### Tujuan:
Tuliskan lanjutan teks tentang Arsitektur Post Modern, dimulai tepat setelah kalimat terakhirnya.

### Teks Sumber:

^^^^^^^^^^^^^^^^

Sebuah penolakan terhadap purisme fungsionalisme dan perayaan atas kompleksitas, simbolisme, serta kontekstualisme dalam desain bangunan.
Arsitektur Post Modern (APM) bukanlah sekadar gaya atau tren visual, melainkan sebuah gerakan intelektual dan filosofis yang menandai titik balik paling radikal dalam sejarah desain abad ke-20. Muncul pada pertengahan 1960-an dan mencapai puncaknya pada 1980-an, APM lahir dari kekecewaan mendalam terhadap janji-janji Modernisme. Jika Modernisme, dengan slogannya “bentuk mengikuti fungsi,” menjanjikan utopia sosial melalui puritas, efisiensi, dan universalitas, maka Post Modernisme justru melihat bahwa janji-janji tersebut gagal total, menghasilkan lingkungan binaan yang monoton, steril, dan tidak manusiawi.
Gerakan ini secara fundamental menolak dogma arsitek Modernis yang kaku, yang cenderung menghilangkan ornamen, menolak sejarah, dan memaksakan gaya internasional yang seragam di mana-mana. Bagi para arsitek Post Modern, dunia nyata—terutama lingkungan urban Amerika pasca-perang—adalah sebuah kekacauan yang kaya, penuh kontradiksi, dan meriah. Mereka berpendapat bahwa arsitektur seharusnya merangkul kekacauan ini, bukan mencoba menekannya dengan kotak-kotak baja dan kaca yang dingin.

^^^^^^^^^^^^^^^^

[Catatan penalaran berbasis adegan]
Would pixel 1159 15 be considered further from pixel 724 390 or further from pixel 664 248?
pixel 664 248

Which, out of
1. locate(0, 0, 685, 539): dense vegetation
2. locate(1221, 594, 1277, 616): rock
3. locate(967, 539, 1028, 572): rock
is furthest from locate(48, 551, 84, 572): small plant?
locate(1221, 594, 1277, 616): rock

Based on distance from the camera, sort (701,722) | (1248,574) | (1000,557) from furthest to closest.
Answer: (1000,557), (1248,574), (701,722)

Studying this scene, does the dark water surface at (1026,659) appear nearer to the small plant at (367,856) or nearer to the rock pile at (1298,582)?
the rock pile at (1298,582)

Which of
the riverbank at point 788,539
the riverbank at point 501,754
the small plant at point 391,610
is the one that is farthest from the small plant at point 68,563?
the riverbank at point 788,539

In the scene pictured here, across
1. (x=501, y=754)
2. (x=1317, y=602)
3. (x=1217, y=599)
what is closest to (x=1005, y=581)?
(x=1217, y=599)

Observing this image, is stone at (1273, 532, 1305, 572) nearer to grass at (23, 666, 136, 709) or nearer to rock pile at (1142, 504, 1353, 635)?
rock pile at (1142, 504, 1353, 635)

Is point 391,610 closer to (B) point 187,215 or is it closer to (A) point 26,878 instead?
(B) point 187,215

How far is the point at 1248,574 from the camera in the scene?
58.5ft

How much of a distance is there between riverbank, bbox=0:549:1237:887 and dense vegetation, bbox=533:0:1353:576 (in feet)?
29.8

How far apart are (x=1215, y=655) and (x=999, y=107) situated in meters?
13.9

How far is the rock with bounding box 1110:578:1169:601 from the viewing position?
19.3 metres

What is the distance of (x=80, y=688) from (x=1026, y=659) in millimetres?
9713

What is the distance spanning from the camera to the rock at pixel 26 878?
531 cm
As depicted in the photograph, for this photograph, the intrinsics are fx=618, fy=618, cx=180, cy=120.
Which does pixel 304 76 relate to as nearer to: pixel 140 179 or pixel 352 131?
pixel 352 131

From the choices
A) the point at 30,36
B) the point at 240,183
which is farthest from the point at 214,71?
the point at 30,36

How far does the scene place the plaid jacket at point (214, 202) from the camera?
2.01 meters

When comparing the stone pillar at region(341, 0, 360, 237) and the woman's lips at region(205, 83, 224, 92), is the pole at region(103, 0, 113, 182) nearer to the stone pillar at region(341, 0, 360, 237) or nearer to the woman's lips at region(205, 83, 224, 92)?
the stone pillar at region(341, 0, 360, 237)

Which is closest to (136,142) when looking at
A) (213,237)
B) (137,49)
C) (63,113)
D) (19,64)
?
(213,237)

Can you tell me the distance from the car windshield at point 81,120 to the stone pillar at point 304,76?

^^^^^^^^^^^^^^^^

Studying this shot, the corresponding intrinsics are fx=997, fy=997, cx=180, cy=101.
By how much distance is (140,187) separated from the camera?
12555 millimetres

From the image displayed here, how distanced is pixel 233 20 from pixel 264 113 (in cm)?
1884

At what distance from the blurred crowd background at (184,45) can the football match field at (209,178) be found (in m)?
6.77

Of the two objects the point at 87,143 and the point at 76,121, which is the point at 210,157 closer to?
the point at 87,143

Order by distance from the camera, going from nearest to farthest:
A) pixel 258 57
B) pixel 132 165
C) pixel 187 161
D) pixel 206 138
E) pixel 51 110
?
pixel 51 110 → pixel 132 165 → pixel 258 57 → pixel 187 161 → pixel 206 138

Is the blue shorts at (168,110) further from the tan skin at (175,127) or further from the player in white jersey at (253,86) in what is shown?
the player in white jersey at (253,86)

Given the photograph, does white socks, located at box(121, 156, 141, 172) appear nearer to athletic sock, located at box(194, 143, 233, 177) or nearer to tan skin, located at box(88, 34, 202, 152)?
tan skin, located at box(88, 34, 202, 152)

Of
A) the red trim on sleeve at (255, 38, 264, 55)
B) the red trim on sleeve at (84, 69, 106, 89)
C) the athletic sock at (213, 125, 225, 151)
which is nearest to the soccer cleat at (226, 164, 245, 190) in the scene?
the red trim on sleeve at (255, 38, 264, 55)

^^^^^^^^^^^^^^^^

### Jawaban Tugas:
Post Modernisme, dalam esensinya, adalah sebuah arsitektur komunikasi. Bangunan harus berbicara kepada publik, menceritakan sejarah, merujuk pada budaya lokal, dan bahkan menggunakan humor atau ironi. Ini adalah kembalinya makna (simbolisme) setelah era Modernisme yang didominasi oleh fungsi (fungsionalisme). Pergeseran dari ‘Less is More’ (Mies van der Rohe) menjadi ‘Less is a Bore’ (Robert Venturi) adalah deklarasi perang yang paling ringkas dan ikonik dari gerakan ini.
Untuk memahami kekuatan ledakan Post Modernisme, kita harus terlebih dahulu memahami fondasi yang digoyang oleh Modernisme itu sendiri. Modernisme, khususnya Arsitektur Internasional, telah menjadi bahasa global arsitektur sejak 1920-an. Namun, setelah Perang Dunia II, terutama dalam proyek-proyek pembangunan kembali kota dan perumahan sosial berskala besar, kelemahan Modernisme mulai terlihat jelas.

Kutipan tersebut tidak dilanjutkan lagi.